The Beatles are being initially coy with their fans and audience, offer the fantasy of the alternate band for a while, then take the listener on one of the greatest journeys in all of music history that has been is and ever will be. By the time it is all over, it is not just a collection of great songs, but an experience like no other before or since, that an album, any album, could exceed its confines, limits, predictability, limited expectations and remain as powerful as it is smart 50 years later and counting is one of the all-time achievements in the arts. Sgt. Pepper's Lonely Hearts Club Band is an all-time watershed, landmark and though a time capsule in some respects, is a journey in time otherwise that is as relevant as ever, still influential and an undeniable achievement that is evergreen, endures and always holds up.



Though the video sets are mostly comprised of music, The Making Of Sgt. Pepper's Lonely Hearts Club Band (1992) documentary featurette runs about an hour and has been fully restored for this set, plus the classic promo music films for A Day In The Life, Strawberry Fields Forever and Penny Lane.


The 1080p 1.78 X 1 digital High Definition image on the documentary looks just fine, down to the older footage, but the 1080p 1.33 X 1 digital High Definition image transfers on the three music film clips (all at 4K apparently) look great here as they did in the #1s set. The anamorphically enhanced 1.78 X 1 image on the DVD (including putting the 1.33 X 1 films in a 1.78 X 1 frame as the Blu-ray does) looks just much softer by comparison and is passable at best.

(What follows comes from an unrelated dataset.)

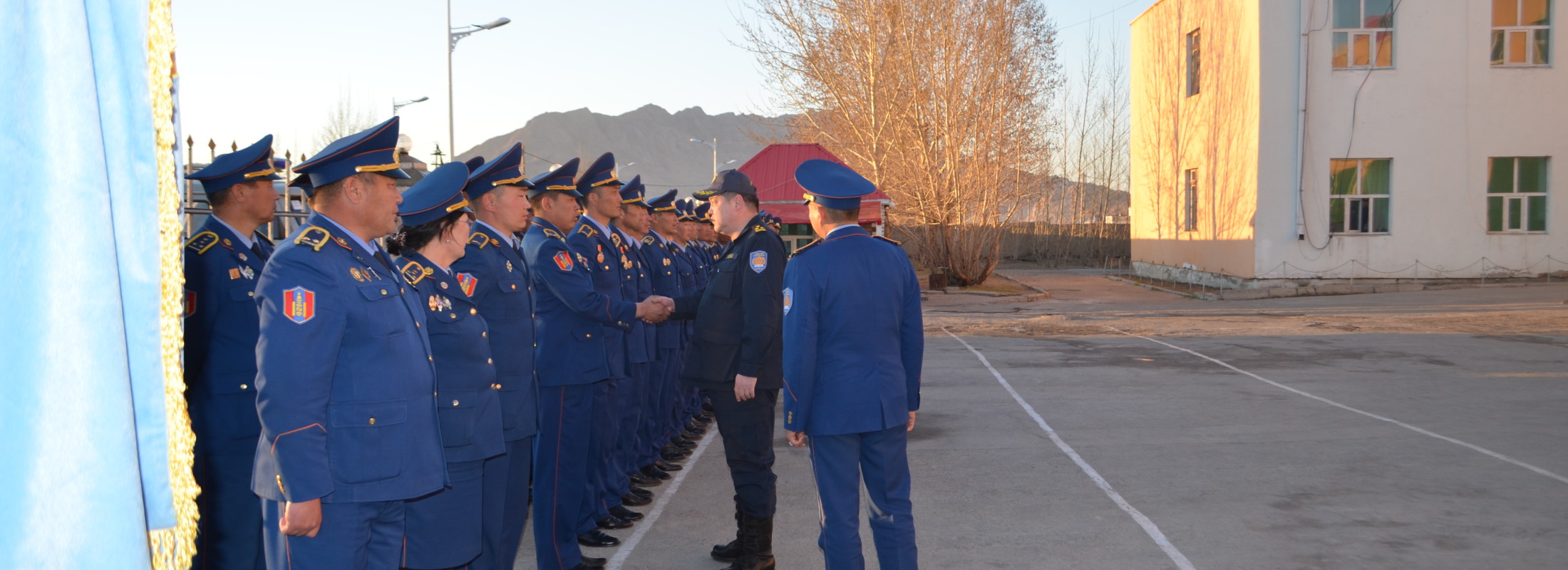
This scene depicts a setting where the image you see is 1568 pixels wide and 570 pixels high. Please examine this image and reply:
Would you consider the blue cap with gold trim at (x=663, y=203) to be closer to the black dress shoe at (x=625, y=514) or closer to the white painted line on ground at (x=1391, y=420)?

Other extras in this great slipcase packaging include a lenticular version of the classic cover on the front of the box, reproduction of the cutouts from the original vinyl release on the inside, two posters and a nicely illustrated 144-page hardcover book on the album including informative text making this a sizable release worthy of an album of its importance, which can never be overstated.